## [REQUIREMENT]
Working from the entries that follow, transcribe exactly and only the lines from the one with "Given the options" through the last, pictures excluded.

## [DATASET RECORDS]

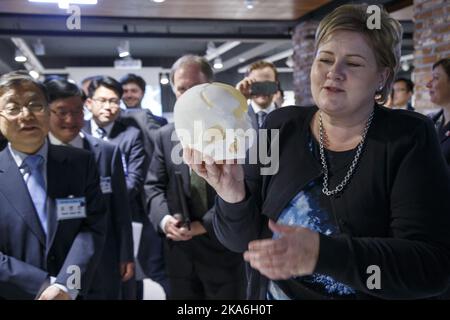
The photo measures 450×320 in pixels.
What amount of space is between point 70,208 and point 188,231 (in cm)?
45

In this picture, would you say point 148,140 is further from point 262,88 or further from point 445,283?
point 445,283

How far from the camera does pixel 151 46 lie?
36.0 ft

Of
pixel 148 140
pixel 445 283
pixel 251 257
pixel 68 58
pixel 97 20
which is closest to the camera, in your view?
pixel 251 257

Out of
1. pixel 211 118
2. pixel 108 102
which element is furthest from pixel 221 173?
pixel 108 102

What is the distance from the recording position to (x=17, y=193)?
1.32 meters

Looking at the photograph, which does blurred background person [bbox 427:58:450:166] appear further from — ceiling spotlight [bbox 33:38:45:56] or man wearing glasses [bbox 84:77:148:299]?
ceiling spotlight [bbox 33:38:45:56]

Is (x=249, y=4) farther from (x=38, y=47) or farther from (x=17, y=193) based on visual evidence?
(x=38, y=47)

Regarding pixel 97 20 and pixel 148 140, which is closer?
pixel 148 140

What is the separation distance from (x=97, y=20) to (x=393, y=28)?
4.96m

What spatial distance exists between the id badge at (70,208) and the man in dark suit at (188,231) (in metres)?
0.37

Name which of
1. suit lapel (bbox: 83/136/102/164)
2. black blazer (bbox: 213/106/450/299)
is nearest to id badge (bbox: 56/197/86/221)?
suit lapel (bbox: 83/136/102/164)

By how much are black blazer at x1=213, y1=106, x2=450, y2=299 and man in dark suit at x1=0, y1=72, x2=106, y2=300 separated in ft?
2.23
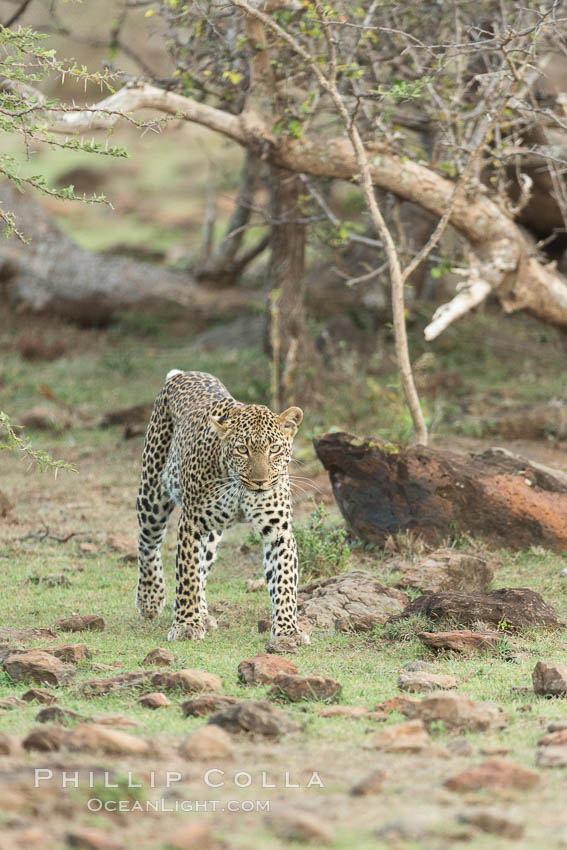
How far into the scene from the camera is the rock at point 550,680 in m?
6.48

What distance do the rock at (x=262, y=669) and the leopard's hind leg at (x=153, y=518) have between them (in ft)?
7.40

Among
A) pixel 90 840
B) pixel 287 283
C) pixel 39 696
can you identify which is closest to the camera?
pixel 90 840

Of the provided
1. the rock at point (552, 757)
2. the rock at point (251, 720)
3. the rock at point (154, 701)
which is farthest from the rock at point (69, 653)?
the rock at point (552, 757)

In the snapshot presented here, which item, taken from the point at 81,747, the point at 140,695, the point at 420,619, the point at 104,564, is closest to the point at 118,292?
the point at 104,564

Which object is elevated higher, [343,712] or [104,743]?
[104,743]

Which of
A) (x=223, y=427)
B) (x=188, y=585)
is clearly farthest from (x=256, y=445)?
(x=188, y=585)

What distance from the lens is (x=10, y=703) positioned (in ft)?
20.3

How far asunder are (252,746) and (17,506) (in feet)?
24.5

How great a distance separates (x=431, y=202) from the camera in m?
12.7

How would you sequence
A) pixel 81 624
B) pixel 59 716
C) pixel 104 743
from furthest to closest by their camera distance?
pixel 81 624 < pixel 59 716 < pixel 104 743

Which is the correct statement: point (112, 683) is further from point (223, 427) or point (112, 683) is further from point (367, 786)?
point (367, 786)

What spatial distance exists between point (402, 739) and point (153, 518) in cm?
410

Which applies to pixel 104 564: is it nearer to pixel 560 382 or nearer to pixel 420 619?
pixel 420 619

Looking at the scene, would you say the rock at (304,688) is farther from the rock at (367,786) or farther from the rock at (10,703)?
the rock at (367,786)
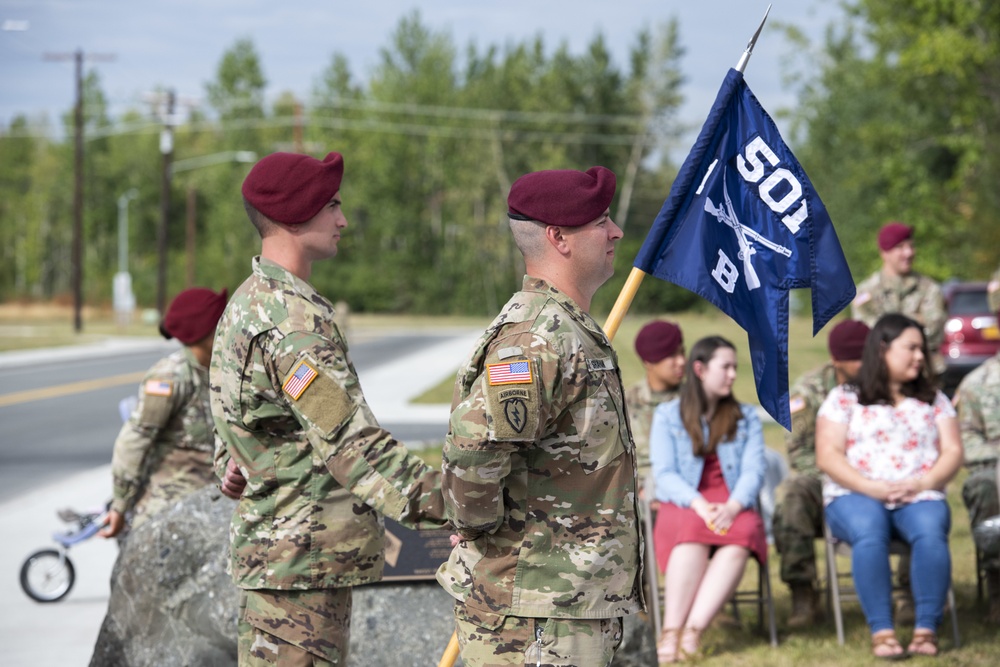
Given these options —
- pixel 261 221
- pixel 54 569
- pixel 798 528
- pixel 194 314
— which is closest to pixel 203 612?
pixel 194 314

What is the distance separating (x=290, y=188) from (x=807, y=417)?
4558 mm

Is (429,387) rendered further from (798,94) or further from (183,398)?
(798,94)

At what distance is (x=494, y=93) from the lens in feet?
229

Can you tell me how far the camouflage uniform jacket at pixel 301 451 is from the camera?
3268mm

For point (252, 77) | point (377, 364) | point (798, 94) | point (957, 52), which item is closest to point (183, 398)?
point (377, 364)

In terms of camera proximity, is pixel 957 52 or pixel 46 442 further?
pixel 957 52

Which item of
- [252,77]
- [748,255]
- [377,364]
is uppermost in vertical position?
[252,77]

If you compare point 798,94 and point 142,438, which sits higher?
point 798,94

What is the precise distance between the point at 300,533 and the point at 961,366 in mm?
17492

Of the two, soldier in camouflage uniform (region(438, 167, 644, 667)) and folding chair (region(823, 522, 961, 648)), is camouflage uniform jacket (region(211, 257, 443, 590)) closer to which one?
soldier in camouflage uniform (region(438, 167, 644, 667))

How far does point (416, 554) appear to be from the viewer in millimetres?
5391

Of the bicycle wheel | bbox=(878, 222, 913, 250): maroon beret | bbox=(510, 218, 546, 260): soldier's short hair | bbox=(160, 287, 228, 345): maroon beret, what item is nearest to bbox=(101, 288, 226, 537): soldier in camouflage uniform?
bbox=(160, 287, 228, 345): maroon beret

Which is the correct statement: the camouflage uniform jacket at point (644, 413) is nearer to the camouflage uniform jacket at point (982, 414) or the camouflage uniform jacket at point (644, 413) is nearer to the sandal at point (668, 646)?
the sandal at point (668, 646)

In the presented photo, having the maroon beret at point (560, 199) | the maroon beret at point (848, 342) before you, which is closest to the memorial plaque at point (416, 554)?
the maroon beret at point (560, 199)
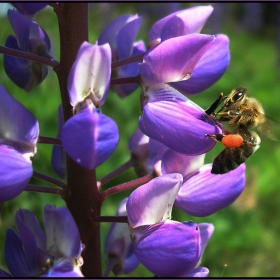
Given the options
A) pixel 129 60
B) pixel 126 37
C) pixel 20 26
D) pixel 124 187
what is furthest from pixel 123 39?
pixel 124 187

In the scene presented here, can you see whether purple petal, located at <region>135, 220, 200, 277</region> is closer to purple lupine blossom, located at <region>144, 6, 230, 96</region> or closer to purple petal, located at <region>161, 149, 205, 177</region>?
purple petal, located at <region>161, 149, 205, 177</region>

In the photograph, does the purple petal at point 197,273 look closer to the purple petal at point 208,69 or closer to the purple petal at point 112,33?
the purple petal at point 208,69

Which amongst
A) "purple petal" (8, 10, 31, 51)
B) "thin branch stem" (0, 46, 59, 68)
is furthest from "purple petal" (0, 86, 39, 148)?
"purple petal" (8, 10, 31, 51)

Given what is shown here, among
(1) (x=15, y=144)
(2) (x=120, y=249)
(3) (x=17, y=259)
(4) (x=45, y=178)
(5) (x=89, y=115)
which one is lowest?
(2) (x=120, y=249)

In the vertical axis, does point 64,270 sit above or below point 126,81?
below

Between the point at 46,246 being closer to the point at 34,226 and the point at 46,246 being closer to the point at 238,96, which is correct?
the point at 34,226

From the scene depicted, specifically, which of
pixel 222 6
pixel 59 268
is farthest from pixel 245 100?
pixel 222 6
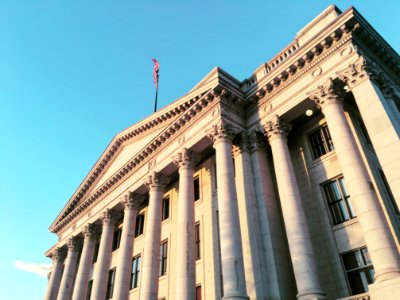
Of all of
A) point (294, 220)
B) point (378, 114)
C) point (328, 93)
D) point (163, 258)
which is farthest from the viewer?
point (163, 258)

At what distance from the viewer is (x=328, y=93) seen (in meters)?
16.8

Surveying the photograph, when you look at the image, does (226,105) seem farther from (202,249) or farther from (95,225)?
(95,225)

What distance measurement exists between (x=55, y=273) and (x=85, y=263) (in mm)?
8812

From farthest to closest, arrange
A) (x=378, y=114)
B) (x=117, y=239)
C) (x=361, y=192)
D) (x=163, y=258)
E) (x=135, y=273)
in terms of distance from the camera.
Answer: (x=117, y=239), (x=135, y=273), (x=163, y=258), (x=378, y=114), (x=361, y=192)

## [ANSWER]
Given the options
A) pixel 129 60
B) pixel 126 37
C) pixel 20 26
D) pixel 124 187
what is furthest from pixel 123 39?
pixel 124 187

In the scene presented here, can you see whether purple petal, located at <region>135, 220, 200, 277</region> is closer to purple lupine blossom, located at <region>144, 6, 230, 96</region> or closer to purple petal, located at <region>161, 149, 205, 177</region>?
purple petal, located at <region>161, 149, 205, 177</region>

In the photograph, does the purple petal at point 197,273 look closer to the purple petal at point 208,69 or closer to the purple petal at point 112,33?
the purple petal at point 208,69

Which amongst
A) "purple petal" (8, 10, 31, 51)
B) "thin branch stem" (0, 46, 59, 68)
is furthest from "purple petal" (0, 86, 39, 148)?
"purple petal" (8, 10, 31, 51)

Given what is shown here, among
(1) (x=15, y=144)
(2) (x=120, y=249)
(3) (x=17, y=259)
(4) (x=45, y=178)
(5) (x=89, y=115)
which one is lowest?
(2) (x=120, y=249)

In the vertical axis, does point 64,270 sit above or below point 126,81?
below

Between the point at 46,246 being closer to the point at 34,226 and the point at 46,246 being closer to the point at 238,96, which is correct?
the point at 34,226

From the scene depicted, specifically, which of
pixel 222 6
pixel 59 268
is farthest from pixel 245 100?
pixel 222 6
Of all of
A) point (294, 220)
B) point (378, 114)
C) point (328, 93)
D) point (163, 258)
which is farthest from the viewer?
point (163, 258)

At what distance from the viewer is (x=328, y=93) seen (in meters)?
16.8

Surveying the photograph, when you look at the image, does (226,105) seem farther from (202,249) or farther from (95,225)?
(95,225)

What distance measurement exists between (x=55, y=273) and (x=85, y=263) (in mm)?
8812

From farthest to closest, arrange
A) (x=378, y=114)
B) (x=117, y=239)
C) (x=361, y=192)
D) (x=163, y=258)
E) (x=135, y=273)
in terms of distance from the camera.
Answer: (x=117, y=239), (x=135, y=273), (x=163, y=258), (x=378, y=114), (x=361, y=192)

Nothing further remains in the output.